» **Excerpt to read**
☆ ☆ ☆ ☆ ☆

Showing posts with label epo. Show all posts
Showing posts with label epo. Show all posts

Tuesday, October 16, 2012

USADA Report: Now That You Know, Which Knee Warmers Will You Wear?

It was called “Clarity.”  As they adjusted the plastic mask over my face, I recall it having a hint of lemon lime.  It was what I ordered from the bar at the “O2 Lounge,” 9600 feet above sea level on Main Street in Breckenridge.  For lack of a better term, the barista at the oxygen bar turned on the flow and my wife and I sat back in hopes of relieving our pounding headaches on day two of our cycling vacation.  It worked.  If only for a few hours the headache subsided and my labored breathing eased climbing the trail.

While widely accepted, and being no hard and fast rules or sanctions against it, mountaineers are divided on the subject of using supplemental oxygen in their summit bids.  It’s also widely accepted that I’m no mountaineer.  Still I wonder, had I cheated in a way?  Absolutely not.  I was not trying to set a speed record on the local 14’er Quandary Peak, but simply trying to ease a day on the bike path to Frisco and a hike up to the Colorado Trail.  There are no rules in recreational cycling and hiking.  In more or less terms, nobody gives a hoot.  However in pro cycling we do, give hoots that is. 

Now with temps in the low 50’s and falling, I pulled on my knee warmers.  Blue, warm and sag-free, I love them.  Days earlier, I read Hincapie’s admission on his website, as well those of the others who cheated.  Like watching the slow helmet motion footage of a Red Bull Rampage rider casing an 80-footer, I followed the live blog of the USADA release at the WSJ website.  Even though we could all see this coming like semi-truck headlights in the fog, my stomach sank.  I began to feel played for a fool.  While there are a dozen companies that make blue, non-saggy, toasty knee warmers, I chose to buy Hincapie.  A few days ago, like many personal decisions we’ll make down the road based on our scruples, I chose to take them off.

☆ ☆ ☆ ☆ ☆

Records
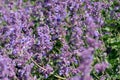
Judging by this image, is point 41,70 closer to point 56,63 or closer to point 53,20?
point 56,63

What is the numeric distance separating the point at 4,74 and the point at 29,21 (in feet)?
5.10

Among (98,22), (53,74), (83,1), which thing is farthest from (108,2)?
(53,74)

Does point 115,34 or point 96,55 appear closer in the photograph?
point 96,55

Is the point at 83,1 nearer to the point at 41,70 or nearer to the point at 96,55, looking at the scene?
the point at 96,55

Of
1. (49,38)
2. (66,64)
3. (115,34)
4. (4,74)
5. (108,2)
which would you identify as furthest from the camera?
(108,2)

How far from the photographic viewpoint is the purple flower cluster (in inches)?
123

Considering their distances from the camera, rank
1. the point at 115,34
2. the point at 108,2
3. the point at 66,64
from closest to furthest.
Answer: the point at 66,64 < the point at 115,34 < the point at 108,2

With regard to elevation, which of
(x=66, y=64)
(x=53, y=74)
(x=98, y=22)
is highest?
(x=98, y=22)

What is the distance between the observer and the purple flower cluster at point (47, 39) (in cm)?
311

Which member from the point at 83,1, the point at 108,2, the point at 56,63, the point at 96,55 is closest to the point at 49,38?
the point at 56,63

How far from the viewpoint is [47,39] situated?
336 centimetres

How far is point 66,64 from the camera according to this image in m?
3.11

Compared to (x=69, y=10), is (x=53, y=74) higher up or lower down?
lower down

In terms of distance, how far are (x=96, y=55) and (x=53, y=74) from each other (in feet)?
1.63
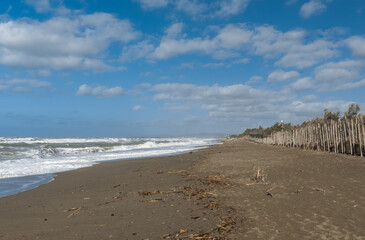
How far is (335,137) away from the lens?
666 inches

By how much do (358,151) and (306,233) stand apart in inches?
520

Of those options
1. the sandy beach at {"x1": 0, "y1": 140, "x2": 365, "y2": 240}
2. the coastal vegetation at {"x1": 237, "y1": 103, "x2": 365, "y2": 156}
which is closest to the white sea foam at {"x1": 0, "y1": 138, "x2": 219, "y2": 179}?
the sandy beach at {"x1": 0, "y1": 140, "x2": 365, "y2": 240}

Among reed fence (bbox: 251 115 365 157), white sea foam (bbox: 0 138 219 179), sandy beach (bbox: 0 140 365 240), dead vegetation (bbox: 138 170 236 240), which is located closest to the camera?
dead vegetation (bbox: 138 170 236 240)

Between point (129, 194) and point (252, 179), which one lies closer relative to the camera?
point (129, 194)

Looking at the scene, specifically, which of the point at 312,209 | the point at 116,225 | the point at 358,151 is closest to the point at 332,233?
the point at 312,209

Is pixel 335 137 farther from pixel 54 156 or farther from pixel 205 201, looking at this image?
pixel 54 156

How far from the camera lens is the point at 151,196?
655cm

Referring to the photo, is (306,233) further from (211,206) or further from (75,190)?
(75,190)

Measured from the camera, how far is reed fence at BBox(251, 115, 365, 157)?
47.7 feet

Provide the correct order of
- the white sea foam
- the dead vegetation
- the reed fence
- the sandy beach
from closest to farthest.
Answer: the dead vegetation
the sandy beach
the white sea foam
the reed fence

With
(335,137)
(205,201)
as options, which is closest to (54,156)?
(205,201)

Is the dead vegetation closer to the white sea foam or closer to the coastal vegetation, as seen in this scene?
the white sea foam

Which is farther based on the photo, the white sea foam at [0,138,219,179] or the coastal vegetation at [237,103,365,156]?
the coastal vegetation at [237,103,365,156]

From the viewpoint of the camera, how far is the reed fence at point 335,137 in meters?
14.5
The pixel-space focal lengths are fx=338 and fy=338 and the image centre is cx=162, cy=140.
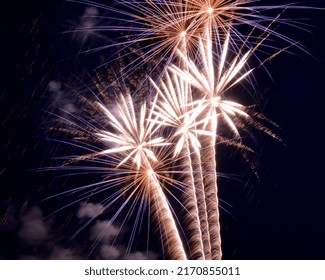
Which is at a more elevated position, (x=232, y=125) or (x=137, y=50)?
(x=137, y=50)

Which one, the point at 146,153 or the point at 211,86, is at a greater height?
the point at 211,86

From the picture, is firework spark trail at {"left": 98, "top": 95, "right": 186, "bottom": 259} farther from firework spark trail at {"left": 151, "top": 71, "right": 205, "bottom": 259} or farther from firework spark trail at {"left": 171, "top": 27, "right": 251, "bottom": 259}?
firework spark trail at {"left": 171, "top": 27, "right": 251, "bottom": 259}

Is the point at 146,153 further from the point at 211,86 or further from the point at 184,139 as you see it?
the point at 211,86

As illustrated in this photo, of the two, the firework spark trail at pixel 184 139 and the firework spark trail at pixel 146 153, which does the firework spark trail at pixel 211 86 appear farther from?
the firework spark trail at pixel 146 153

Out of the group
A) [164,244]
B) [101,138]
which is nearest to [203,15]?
[101,138]

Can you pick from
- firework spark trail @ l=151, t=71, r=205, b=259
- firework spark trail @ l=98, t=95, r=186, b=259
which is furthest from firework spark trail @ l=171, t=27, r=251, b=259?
firework spark trail @ l=98, t=95, r=186, b=259

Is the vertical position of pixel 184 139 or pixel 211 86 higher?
pixel 211 86

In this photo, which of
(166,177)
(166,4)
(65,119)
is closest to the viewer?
(166,4)

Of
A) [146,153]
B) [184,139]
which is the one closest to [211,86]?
[184,139]

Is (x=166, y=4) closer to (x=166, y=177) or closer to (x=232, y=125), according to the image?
(x=232, y=125)

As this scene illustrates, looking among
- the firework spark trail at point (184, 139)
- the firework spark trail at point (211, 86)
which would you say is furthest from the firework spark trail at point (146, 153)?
the firework spark trail at point (211, 86)
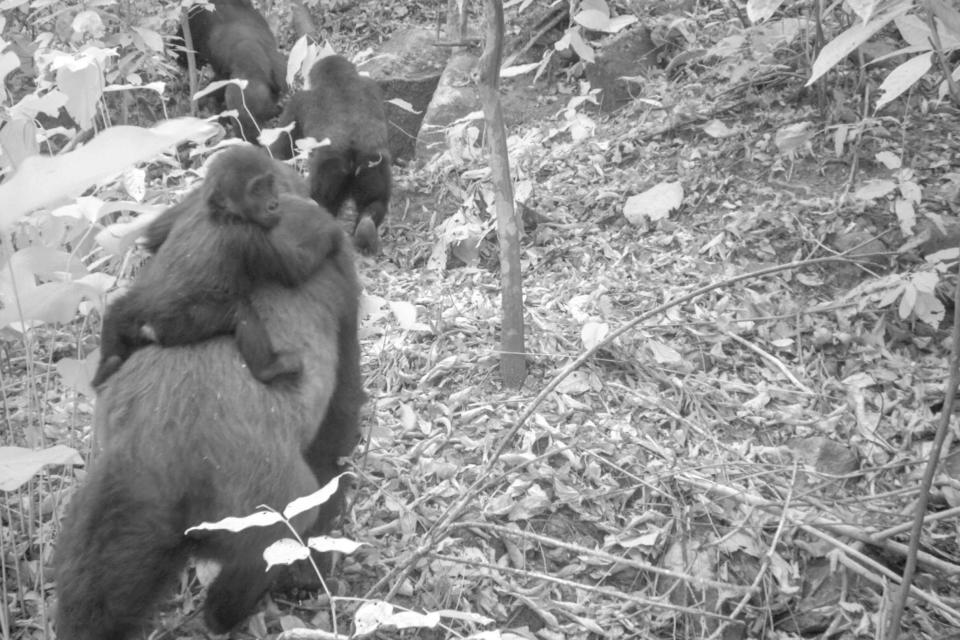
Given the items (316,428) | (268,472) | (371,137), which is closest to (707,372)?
(316,428)

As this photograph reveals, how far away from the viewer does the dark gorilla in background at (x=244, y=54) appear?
8047 millimetres

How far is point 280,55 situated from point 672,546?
6.70 metres

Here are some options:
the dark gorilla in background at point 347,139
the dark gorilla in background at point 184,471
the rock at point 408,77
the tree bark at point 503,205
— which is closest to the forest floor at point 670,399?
the tree bark at point 503,205

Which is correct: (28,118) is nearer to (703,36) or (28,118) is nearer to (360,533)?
(360,533)

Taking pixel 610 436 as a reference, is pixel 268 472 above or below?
above

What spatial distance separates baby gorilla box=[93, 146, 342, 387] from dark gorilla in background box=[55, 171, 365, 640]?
0.14 feet

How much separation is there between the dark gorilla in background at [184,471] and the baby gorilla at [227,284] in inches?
1.7

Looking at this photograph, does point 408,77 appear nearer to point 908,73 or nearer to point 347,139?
point 347,139

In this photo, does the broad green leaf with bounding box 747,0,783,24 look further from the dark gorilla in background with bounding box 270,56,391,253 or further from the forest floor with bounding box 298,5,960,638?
the dark gorilla in background with bounding box 270,56,391,253

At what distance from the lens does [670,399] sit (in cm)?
448

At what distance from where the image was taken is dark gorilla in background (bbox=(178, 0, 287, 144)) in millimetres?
8047

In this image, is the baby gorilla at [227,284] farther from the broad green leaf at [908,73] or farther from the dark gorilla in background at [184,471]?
the broad green leaf at [908,73]

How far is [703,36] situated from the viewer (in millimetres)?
6875

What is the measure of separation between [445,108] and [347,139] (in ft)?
3.80
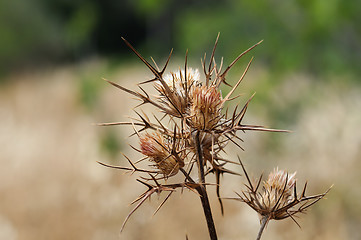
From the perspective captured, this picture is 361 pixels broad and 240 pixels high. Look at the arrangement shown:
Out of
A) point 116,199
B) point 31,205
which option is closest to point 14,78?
point 31,205

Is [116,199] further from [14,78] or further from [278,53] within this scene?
[14,78]

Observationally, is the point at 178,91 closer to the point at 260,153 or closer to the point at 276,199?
the point at 276,199

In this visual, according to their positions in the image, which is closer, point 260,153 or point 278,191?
point 278,191

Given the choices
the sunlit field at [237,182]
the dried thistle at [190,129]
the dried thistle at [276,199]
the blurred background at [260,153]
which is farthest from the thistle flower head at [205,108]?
the blurred background at [260,153]

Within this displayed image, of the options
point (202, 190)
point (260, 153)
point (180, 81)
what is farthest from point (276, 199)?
point (260, 153)

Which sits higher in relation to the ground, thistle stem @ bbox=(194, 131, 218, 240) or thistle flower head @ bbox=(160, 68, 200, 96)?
thistle flower head @ bbox=(160, 68, 200, 96)

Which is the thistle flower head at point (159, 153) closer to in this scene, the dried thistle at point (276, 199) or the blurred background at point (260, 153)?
the dried thistle at point (276, 199)

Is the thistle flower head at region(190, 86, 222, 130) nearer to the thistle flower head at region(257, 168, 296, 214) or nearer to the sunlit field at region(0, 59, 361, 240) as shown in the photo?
the thistle flower head at region(257, 168, 296, 214)

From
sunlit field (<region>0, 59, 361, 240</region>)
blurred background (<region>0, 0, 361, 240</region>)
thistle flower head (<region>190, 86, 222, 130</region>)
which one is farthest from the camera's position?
blurred background (<region>0, 0, 361, 240</region>)

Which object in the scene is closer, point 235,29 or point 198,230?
point 198,230

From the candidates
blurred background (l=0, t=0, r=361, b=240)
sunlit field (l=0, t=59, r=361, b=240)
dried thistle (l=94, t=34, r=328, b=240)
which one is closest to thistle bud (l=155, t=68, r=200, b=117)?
dried thistle (l=94, t=34, r=328, b=240)

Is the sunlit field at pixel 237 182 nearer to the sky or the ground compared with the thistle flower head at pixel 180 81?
nearer to the sky
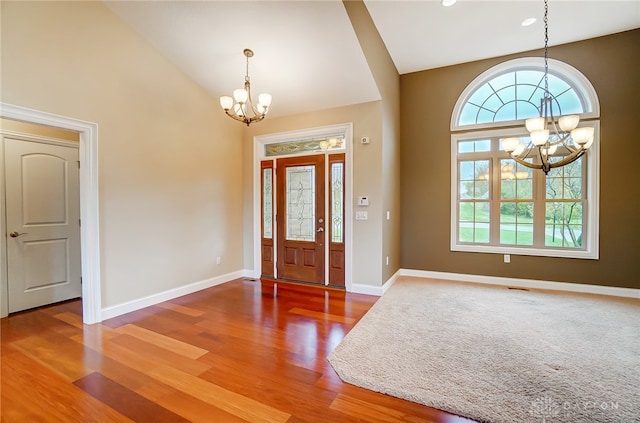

☆ ☆ ☆ ☆ ☆

» **Instruction**
Extend the blog post on the USADA report and the Hincapie knee warmers, starting right after its last sentence.

» **Answer to the exercise**
Errmahgerd George!
The Hincapie I knew made those knee warmers as cool as the consummate right hand man I cheered for on TV and sought out for a photo when I vacationed at the Tour of California, the perfect teammate, always up there toughing it out in mud, in rain, and on the steeps.  I identified with that.  While I can count my personal solo wins of my 14 years of amateur racing on the fingers of one hand, I’ve always tried to encourage my teammates, give them the perfect lead-out, help with a draft, and lend equipment or advice.  I’m not going to say Hincapie knee warmers were like putting on Superman’s cape, but they did make me feel more like the bike racer I wanted to be.  Now instead of being a symbol of cycling’s team and hard-men nature, the knee warmers are a reminder to keep role models at a distance while trying my hardest to hold the sport dear. 

“Don’t be naïve Joe,” I can hear you say.  Everyone was doping.  Get over it.  “People suck and they cheat,” a reader posted on our Facebook page.  I know.  I know.  I know.  With taxes, the stock market and their spouses it happens everyday.  We all get screwed sometime or another.  However, I do feel cheated and I’m entitled to feel that way.  For (insert name of hero you can believe in here)’s sake, the accomplishments of the greatest American cycling team, the results of every race I saw them compete, the fame gained by the coaches and management, every dollar earned directly or indirectly because of that success is all ill-gotten. 

You motherfuckers have a LOT of work to do to pay your debt back to all of us.


The root of my feeling lies in the fact that doping is not a one race thing.  To me, it’s preposterous to think, and as far as I can tell, physically impossible for a rider to stop doping and continue to masquerade as a clean athlete.  Doping is a tattoo, permanent.  Even if for a short period of time, the muscles built, the cardiovascular system developed, the knowledge gained at the top of the sport will always be with these riders till the day they die.  The phrase “former doper” is a joke.  Once a doper, always a doper.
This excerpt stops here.